Setelah sarapan yang berlangsung singkat, mereka kembali menuju rumah Sasuke. Sakura menatap mansion besar di hadapannya, tempat yang kini harus ia sebut rumah. Gedung itu megah, dengan taman luas dan pilar-pilar tinggi yang membuatnya tampak semakin angkuh. Meski kagum, Sakura merasa asing dan canggung dengan rumah sebesar itu. Seolah gedung tersebut mencerminkan betapa jauh jarak antara dirinya dan suaminya yang baru ini.
Saat mereka tiba, pintu besar mansion terbuka, dan dari dalam, seorang gadis kecil berlari ke arah Sasuke dengan senyum cerah di wajahnya.
"Papaaaa!" seru gadis kecil itu penuh antusias sambil memeluk kaki ayahnya erat-erat.

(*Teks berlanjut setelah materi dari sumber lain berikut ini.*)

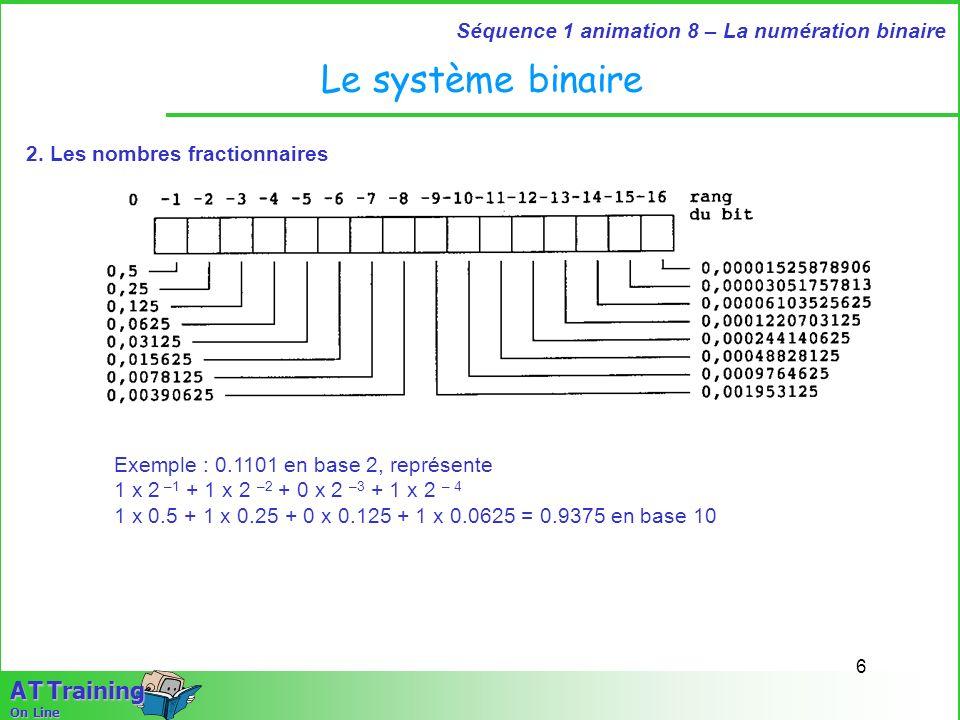 Le système binaire 2. Les nombres fractionnaires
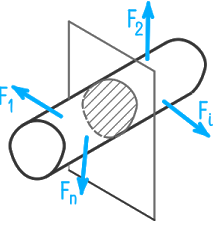 Рассечение бруса на две части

Raut wajah Sasuke yang tadinya dingin seketika berubah lembut, penuh kasih sayang. Gadis kecil itu adalah putri Sasuke, Uchiha Sarada. Mata bulatnya bersinar penuh keceriaan, dan ia dengan cepat mulai menceritakan pada ayahnya tentang seekor kucing yang ia temukan kemarin. Suaranya melengking riang, membuat Sakura tak bisa menahan senyum kecil melihat pemandangan itu.
Namun, di tengah kegembiraannya, perhatian Sarada tiba-tiba beralih kepada Sakura. Gadis kecil itu menatapnya penuh penasaran, seolah baru sadar bahwa ada orang asing di sana.
"Papa, siapa kakak ini?" tanyanya polos, matanya berbinar saat memandang Sakura.
Sasuke, tanpa sedikit pun menatap Sakura, menjawab singkat. "Dia teman Papa yang akan menginap di sini."
Jawaban itu membuat Sakura merasa sedikit tersisih. Meski begitu, ia mencoba tersenyum kepada Sarada, tak ingin membuat suasana semakin canggung. "Namaku Haruno Sakura," ucapnya lembut, memperkenalkan diri.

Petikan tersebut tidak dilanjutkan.